Larger companies are also pushing back against AI scrapers. In April, reddit said It wanted to charge for access to its application programming interface, or API, the method through which third parties can download and analyze the social network’s vast database of person-to-person conversations.
Steve Huffman, Reddit’s chief executive, said at the time that his company didn’t “need to give all of that value to some of the largest companies in the world for free.”
That same month, Stack Overflow, a question-and-answer site for computer programmers, said it would also ask AI companies to pay for data. The site has nearly 60 million questions and answers. Its move was earlier reported To install Wired.
News organizations are also resisting AI systems.
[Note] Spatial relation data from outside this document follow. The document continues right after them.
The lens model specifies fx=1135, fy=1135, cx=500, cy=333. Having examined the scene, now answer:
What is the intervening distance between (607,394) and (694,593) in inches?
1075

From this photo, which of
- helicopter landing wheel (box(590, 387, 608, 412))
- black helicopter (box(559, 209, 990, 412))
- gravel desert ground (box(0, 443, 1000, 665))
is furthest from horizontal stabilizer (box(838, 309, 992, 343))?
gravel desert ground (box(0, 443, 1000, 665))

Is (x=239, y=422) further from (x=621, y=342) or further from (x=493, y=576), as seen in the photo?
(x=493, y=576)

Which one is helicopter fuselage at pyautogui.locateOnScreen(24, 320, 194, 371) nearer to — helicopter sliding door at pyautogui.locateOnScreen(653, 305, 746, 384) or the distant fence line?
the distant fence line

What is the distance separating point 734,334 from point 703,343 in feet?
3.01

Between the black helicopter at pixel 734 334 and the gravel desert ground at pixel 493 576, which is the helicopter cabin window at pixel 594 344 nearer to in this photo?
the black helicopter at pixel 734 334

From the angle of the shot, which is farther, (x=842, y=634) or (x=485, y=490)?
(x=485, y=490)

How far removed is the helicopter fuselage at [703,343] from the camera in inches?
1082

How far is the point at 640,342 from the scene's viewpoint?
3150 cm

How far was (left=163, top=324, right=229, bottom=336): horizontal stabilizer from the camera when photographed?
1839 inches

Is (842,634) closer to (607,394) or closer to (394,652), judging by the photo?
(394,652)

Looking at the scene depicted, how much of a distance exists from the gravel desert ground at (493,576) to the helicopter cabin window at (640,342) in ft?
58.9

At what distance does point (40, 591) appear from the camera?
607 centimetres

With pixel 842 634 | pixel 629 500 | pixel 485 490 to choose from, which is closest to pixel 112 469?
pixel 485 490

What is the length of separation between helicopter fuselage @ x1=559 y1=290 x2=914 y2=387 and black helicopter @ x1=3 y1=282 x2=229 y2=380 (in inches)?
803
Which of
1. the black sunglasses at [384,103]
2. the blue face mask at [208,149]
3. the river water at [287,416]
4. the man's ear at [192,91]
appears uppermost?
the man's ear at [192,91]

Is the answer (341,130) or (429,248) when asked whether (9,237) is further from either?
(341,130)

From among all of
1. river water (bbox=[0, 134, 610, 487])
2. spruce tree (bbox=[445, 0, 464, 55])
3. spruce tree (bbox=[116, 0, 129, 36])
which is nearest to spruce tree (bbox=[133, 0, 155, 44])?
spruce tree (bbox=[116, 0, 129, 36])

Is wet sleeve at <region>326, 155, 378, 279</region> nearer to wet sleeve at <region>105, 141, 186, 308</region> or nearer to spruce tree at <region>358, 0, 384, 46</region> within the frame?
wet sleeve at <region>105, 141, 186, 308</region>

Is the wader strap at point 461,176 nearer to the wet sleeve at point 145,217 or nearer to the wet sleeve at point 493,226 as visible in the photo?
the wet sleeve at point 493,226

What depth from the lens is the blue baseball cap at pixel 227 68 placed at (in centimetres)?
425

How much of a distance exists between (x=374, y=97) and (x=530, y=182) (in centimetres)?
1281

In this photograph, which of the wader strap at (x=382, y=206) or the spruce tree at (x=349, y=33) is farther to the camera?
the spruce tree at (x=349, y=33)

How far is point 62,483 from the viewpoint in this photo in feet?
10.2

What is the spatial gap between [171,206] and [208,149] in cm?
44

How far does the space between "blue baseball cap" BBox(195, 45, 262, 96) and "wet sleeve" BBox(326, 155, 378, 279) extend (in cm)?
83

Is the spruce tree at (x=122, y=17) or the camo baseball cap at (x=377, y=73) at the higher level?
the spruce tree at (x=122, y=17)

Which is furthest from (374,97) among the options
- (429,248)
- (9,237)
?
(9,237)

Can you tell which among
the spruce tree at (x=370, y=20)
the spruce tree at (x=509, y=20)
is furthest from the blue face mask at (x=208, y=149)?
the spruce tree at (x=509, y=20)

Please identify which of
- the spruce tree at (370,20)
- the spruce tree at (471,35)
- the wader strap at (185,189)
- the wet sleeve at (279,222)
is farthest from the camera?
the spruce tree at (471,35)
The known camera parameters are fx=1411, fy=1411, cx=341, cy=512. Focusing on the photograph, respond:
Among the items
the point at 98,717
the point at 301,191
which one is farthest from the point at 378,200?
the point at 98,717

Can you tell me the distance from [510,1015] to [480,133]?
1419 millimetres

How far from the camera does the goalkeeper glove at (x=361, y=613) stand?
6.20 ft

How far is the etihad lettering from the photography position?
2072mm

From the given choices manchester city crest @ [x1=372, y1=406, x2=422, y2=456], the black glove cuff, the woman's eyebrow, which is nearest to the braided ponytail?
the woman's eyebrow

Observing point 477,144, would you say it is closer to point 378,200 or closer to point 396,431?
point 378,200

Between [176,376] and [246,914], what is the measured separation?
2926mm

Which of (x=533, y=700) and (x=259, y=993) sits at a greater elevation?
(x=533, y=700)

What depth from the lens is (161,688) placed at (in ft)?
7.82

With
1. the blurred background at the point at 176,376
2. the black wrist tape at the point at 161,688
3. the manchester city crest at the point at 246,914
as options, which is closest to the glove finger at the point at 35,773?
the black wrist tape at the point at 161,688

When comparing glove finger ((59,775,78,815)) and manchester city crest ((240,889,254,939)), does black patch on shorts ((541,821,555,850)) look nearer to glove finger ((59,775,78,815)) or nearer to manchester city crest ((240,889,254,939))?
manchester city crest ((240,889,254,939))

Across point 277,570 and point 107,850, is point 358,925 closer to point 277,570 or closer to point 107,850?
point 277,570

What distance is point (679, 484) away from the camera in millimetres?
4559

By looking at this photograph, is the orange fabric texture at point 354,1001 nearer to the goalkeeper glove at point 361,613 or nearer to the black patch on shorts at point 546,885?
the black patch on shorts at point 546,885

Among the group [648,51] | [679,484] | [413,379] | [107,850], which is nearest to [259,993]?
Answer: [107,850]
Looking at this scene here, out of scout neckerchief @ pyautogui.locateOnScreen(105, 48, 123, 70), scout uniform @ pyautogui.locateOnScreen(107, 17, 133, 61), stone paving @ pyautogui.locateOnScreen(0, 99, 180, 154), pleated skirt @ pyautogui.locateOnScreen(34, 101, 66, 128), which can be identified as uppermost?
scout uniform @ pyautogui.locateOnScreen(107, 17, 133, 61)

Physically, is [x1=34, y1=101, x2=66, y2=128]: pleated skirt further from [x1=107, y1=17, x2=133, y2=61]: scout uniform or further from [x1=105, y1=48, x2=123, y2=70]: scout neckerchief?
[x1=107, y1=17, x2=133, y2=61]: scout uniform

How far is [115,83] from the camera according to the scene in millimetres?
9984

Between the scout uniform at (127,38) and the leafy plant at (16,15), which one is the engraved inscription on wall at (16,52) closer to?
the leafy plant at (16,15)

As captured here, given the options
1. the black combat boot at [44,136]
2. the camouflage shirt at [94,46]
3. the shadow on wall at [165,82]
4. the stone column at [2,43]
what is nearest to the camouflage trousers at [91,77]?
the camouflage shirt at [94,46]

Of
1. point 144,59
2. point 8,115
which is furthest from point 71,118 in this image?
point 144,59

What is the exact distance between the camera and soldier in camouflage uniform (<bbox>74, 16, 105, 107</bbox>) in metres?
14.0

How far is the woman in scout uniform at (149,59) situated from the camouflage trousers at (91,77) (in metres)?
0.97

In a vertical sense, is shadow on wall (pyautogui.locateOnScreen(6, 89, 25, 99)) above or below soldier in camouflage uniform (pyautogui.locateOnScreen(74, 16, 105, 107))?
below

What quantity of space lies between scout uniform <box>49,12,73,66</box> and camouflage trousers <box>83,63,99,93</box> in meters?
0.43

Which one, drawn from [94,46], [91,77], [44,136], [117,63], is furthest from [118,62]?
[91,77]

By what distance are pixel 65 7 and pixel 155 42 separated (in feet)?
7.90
In an internal memo about the use of generative AI in June, The Times said AI companies should “respect our intellectual property.” A Times spokesperson declined to elaborate.
For individual artists and writers, fighting back against AI systems has meant rethinking where they publish.
Nicholas Kole, 35, an illustrator in Vancouver, British Columbia, was alarmed by how his distinct art style could be replicated by an AI system and suspected the technology had scraped his work. He plans to keep posting his creations to Instagram, Twitter and other social media sites to attract clients, but he has stopped publishing on sites like ArtStation that post AI-generated content alongside human-generated content.
“It just feels like wanton theft from me and other artists,” Mr. Cole said. “It puts a pit of existential dread in my stomach.”
At Archive of Our Own, a fan fiction database with more than 11 million stories, writers have increasingly pressured the site to ban data-scraping and AI-generated stories.
In May, when some Twitter accounts shared examples of ChatGPT mimicking the style of popular fan fiction posted on Archive of Our Own, dozens of writers rose up in arms. They blocked their stories and wrote subversive content to mislead the AI scrapers. They also pushed Archive of Our Own’s leaders to stop allowing AI-generated content.
Betsy Rosenblatt, who provides legal advice to Archive of Our Own and is a professor at University of Tulsa College of Law, said the site had a policy of “maximum inclusivity” and did not want to be in the position of discerning which stories were written with AI
For Ms. Loffstadt, the fan fiction writer, the fight against AI came as she was writing a story about “Horizon Zero Dawn,” a video game where humans fight AI-powered robots in a postapocalyptic world. In the game, she said, some of the robots were good and others were bad.
But in the real world, she said, “thanks to hubris and corporate greed, they are being twisted to do bad things.”